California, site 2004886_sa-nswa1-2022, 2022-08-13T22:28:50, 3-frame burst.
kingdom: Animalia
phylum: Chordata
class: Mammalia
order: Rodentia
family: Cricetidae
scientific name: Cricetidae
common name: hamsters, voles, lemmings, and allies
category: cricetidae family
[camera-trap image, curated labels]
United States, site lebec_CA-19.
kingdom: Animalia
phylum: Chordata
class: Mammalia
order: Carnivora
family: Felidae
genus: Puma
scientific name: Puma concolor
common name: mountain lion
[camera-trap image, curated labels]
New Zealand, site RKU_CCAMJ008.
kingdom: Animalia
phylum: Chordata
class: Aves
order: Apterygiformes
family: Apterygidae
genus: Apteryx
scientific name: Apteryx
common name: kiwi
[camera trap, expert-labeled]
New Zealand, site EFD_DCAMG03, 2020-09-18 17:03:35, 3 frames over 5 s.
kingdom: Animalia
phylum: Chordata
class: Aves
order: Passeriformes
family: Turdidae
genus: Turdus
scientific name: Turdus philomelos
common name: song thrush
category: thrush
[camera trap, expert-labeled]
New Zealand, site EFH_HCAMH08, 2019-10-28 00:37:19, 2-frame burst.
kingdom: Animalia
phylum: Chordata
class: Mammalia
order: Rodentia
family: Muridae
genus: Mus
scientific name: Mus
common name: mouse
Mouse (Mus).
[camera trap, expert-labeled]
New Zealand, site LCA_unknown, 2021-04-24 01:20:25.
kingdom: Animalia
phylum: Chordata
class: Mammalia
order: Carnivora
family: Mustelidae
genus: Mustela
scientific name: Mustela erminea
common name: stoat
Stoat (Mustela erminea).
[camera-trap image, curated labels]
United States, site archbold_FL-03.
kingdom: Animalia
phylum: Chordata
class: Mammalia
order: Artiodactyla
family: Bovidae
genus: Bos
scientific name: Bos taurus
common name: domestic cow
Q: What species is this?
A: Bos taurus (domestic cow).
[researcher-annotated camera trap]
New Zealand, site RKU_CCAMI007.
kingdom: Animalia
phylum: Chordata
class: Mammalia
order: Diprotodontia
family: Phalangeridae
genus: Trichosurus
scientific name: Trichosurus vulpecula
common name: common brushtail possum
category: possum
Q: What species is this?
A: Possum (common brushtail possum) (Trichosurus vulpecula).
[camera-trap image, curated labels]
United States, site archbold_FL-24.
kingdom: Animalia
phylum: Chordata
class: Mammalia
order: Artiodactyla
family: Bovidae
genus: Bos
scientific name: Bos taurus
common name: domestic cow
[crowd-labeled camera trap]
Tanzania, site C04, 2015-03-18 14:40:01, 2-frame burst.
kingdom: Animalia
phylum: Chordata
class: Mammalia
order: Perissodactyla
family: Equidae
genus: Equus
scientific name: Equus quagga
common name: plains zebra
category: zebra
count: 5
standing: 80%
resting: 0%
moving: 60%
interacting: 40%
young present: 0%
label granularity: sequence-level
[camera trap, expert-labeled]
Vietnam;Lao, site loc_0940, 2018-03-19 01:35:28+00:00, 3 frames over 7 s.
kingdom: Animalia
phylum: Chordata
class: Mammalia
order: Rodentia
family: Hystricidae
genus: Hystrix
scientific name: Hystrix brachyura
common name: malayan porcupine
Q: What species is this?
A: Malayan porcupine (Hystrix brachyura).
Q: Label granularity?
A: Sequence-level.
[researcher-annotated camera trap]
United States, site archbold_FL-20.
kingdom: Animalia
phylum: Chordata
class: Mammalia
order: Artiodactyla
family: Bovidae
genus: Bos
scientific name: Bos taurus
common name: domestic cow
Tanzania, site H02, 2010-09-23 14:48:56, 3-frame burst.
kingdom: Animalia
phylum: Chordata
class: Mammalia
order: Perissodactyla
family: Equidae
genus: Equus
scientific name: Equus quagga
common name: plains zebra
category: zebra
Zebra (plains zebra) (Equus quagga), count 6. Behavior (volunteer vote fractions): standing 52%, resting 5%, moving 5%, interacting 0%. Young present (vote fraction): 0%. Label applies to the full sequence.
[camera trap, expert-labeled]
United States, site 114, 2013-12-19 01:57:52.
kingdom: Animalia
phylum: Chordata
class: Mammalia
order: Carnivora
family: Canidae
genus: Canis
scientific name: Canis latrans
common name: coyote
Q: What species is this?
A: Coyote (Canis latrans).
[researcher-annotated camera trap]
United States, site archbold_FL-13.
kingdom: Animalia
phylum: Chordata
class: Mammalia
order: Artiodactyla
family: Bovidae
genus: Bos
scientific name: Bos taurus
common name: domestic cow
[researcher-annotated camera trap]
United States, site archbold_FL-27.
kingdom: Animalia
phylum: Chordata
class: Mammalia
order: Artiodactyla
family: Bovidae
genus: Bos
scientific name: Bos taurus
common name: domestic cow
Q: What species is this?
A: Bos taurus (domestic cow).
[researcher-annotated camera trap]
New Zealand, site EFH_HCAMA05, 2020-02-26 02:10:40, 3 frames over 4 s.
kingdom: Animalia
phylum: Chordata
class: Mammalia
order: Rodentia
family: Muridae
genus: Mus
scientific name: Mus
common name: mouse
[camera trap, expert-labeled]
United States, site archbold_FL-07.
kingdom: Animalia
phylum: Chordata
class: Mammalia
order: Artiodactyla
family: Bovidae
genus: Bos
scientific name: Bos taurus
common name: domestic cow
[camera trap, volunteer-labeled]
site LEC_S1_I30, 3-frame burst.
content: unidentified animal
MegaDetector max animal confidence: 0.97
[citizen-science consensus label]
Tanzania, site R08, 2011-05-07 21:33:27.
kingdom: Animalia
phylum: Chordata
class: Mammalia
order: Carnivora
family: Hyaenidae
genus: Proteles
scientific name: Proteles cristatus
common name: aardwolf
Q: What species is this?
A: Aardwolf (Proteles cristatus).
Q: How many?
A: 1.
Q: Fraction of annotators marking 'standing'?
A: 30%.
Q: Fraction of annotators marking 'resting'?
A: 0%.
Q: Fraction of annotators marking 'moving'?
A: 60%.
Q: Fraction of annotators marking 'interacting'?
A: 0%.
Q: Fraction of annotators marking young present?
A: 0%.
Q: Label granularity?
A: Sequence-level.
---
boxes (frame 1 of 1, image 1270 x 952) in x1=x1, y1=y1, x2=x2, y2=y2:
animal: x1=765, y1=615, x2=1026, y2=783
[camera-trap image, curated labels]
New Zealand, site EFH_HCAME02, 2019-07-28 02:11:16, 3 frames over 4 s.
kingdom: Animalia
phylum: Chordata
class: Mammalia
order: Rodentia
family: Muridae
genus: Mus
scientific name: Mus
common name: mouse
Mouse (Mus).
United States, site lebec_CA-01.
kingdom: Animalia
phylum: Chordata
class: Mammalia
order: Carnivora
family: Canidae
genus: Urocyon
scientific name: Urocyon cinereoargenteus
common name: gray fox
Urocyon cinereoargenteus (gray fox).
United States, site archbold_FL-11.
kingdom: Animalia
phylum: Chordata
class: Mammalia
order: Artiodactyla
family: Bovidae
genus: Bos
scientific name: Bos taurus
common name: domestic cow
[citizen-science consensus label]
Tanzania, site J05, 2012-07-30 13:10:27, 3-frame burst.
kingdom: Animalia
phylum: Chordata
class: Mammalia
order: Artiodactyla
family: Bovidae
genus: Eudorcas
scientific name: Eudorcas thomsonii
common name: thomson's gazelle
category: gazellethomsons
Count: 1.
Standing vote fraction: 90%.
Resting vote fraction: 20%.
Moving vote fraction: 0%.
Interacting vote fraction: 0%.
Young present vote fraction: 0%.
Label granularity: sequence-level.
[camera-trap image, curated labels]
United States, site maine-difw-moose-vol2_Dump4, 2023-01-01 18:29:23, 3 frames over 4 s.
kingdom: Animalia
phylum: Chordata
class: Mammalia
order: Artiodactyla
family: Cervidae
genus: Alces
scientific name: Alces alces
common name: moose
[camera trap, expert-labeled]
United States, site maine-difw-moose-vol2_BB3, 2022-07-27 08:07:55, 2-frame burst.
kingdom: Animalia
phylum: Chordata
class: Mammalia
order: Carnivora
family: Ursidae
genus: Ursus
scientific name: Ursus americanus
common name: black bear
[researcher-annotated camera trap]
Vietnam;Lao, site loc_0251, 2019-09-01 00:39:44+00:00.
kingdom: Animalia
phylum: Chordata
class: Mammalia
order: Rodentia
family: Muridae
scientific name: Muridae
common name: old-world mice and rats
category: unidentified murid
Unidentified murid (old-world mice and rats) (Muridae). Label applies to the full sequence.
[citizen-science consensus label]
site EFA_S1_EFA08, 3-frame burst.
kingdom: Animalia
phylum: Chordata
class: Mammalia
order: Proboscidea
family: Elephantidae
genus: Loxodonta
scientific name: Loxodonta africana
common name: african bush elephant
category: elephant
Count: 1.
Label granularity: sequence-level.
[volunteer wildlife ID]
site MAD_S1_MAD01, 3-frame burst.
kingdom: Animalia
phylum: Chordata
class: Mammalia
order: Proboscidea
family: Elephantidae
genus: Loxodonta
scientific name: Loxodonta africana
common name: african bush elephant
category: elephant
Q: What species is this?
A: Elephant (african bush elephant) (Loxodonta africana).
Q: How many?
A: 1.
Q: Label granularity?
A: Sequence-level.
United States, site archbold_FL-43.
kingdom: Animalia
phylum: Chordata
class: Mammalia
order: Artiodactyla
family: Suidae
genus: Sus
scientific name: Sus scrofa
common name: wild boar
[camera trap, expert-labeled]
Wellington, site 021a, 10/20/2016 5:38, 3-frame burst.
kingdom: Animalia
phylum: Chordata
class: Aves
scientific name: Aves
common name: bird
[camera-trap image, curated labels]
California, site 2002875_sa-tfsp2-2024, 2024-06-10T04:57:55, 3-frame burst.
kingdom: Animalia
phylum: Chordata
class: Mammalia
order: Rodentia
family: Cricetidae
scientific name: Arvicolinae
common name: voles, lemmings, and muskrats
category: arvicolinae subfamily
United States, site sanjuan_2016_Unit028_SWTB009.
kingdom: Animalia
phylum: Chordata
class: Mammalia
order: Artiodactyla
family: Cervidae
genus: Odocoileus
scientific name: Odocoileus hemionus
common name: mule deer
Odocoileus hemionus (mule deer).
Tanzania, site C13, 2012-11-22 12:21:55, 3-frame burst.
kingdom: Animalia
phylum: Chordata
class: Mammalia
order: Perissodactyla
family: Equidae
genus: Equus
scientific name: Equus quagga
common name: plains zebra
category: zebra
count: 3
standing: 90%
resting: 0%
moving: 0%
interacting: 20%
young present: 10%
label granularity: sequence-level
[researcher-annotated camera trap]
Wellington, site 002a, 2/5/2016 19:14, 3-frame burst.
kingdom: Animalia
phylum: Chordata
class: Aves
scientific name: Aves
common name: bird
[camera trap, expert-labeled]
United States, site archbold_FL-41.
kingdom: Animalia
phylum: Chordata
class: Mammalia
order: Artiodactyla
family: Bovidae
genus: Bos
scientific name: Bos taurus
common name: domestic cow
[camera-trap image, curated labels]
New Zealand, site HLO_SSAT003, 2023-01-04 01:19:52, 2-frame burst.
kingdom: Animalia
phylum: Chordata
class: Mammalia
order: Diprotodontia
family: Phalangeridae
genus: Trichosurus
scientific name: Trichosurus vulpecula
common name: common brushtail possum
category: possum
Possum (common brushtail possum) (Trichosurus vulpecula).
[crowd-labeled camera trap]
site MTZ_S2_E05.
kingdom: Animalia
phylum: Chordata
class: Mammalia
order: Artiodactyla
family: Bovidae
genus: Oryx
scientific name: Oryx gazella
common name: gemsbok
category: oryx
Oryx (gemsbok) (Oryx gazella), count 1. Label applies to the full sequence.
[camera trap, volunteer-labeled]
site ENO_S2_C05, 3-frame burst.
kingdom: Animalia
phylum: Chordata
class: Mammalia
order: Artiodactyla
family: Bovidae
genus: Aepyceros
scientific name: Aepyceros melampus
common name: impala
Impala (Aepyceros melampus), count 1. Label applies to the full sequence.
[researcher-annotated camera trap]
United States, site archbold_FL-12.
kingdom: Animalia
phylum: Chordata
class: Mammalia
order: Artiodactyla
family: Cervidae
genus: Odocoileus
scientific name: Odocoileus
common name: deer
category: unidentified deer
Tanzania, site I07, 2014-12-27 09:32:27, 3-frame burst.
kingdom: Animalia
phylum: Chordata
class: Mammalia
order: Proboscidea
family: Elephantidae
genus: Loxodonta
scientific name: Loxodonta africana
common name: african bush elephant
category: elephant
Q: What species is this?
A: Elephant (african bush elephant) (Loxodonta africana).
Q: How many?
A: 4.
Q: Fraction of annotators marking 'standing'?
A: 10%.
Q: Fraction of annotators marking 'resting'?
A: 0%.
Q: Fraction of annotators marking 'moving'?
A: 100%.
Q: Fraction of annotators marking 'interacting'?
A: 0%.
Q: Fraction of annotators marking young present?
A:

[Problem to solve]
Taking the material above, extract exactly and only the lines from the line with "United States, site lebec_CA-01." to the line with "Resting vote fraction: 20%.", inclusive of both.

[Your solution]
United States, site lebec_CA-01.
kingdom: Animalia
phylum: Chordata
class: Mammalia
order: Carnivora
family: Canidae
genus: Urocyon
scientific name: Urocyon cinereoargenteus
common name: gray fox
Urocyon cinereoargenteus (gray fox).
United States, site archbold_FL-11.
kingdom: Animalia
phylum: Chordata
class: Mammalia
order: Artiodactyla
family: Bovidae
genus: Bos
scientific name: Bos taurus
common name: domestic cow
[citizen-science consensus label]
Tanzania, site J05, 2012-07-30 13:10:27, 3-frame burst.
kingdom: Animalia
phylum: Chordata
class: Mammalia
order: Artiodactyla
family: Bovidae
genus: Eudorcas
scientific name: Eudorcas thomsonii
common name: thomson's gazelle
category: gazellethomsons
Count: 1.
Standing vote fraction: 90%.
Resting vote fraction: 20%.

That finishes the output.